» Zadania do wykonania:
**A.** Odpowiedz krótko na pytania do tekstu o piątkowej chorobie:
(i) Jakie objawy pojawiły się w piątkowy poranek?
(ii) Jakie sprawy trzeba było tego dnia załatwić z klientem?
(iii) O której godzinie nastąpił powrót do domu?
**B.** Wypisz z tekstu o piątkowej chorobie wszystkie środki przyjęte po powrocie do domu.
**C.** Napisz dalszy ciąg tekstu o piątkowej chorobie, zaczynając zaraz po jego ostatnim zdaniu.

» Tekst strony:
>>>>>

BIEG DLA DZIADKA
Piątkowa choroba
Gdy obudziłem się w piątkowy poranek z wysoką temperaturą, mega katarem i całkowitym brakiem sił pomyślałem sobie, że to już po wszystkim ? Akurat w ten dzień nie mogłem sobie zrobić dnia luźniejszego w pracy, bo najpierw z klientem musiałem pozałatwiać sprawy związane z jego ubezpieczeniem w banku, a później jak na złość przypomniało mi się, że akurat w piątek mam dyżur i muszę być do wieczora w biurze…
Ledwo powłóczyłem nogami. Gdy dotarłem o 20tej do domu najadłem się witaminy C lewoskrętnej, bo na myśl o jakimkolwiek innym pożywieniu robiło mi się niedobrze, rutinoscorbinu, aspiryny, no i wskoczyłem się wygrzać pod długi gorący prysznic. Sił miałem tyle, że ledwo dotarłem z powrotem do łóżka i w zasadzie w tej samej pozycji zaległem do rana.

<<<<<

» Surowe dane:

>>>>>

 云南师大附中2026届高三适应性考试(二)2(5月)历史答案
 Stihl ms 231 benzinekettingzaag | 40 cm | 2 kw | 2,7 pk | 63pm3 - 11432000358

<<<<<

» Oczekiwane wyniki:
**A.**
(i) Wysoka temperatura, mega katar i całkowity brak sił.
(ii) Sprawy związane z jego ubezpieczeniem w banku.
(iii) O 20.

**B.** witamina C lewoskrętna, rutinoscorbin, aspiryna

**C.**
Leki lekami, ale wiedziałem, że czasu trochę mało, na to, aby skutecznie postawiły mnie na nogi, więc włączyłem trening mentalny i zacząłem w głębokim transie wizualizować siebie, jak jestem w niedzielę w 100% zdrowy i uśmiechnięty. Szaleństwo, ale co mi innego pozostawało.
Cud
jakie było moje zdziwienia, gdy w sobotę rano poza osłabieniem, temperatury nie miałem, kataru prawie także ? magia ? Zamiast rozruchu poszedłem tylko na spacer z moją ukochaną córeczką – pozwoliło mi to na całkowite odprężenie. Potem wspólnie udaliśmy się na poobiednią drzemkę, co w zasadzie już tez jest naszym rytuałem przed każdymi zawodami.
Problemy z zaśnięciem
O to, abym nie mógł usnąć zadbała moja ukochana Barcelona przegrywając w żenującym stylu z odwiecznym rywalem. Następnego dnia dodało mi to trochę energii ? Na zegarek przestałem patrzeć o 2… za to o 5:57 przyszła do mnie córka z hasłem „tata ogurt”, czyli informując mnie, że jest głodna i jest chętna do zabawy ? Kochana Lideczka ?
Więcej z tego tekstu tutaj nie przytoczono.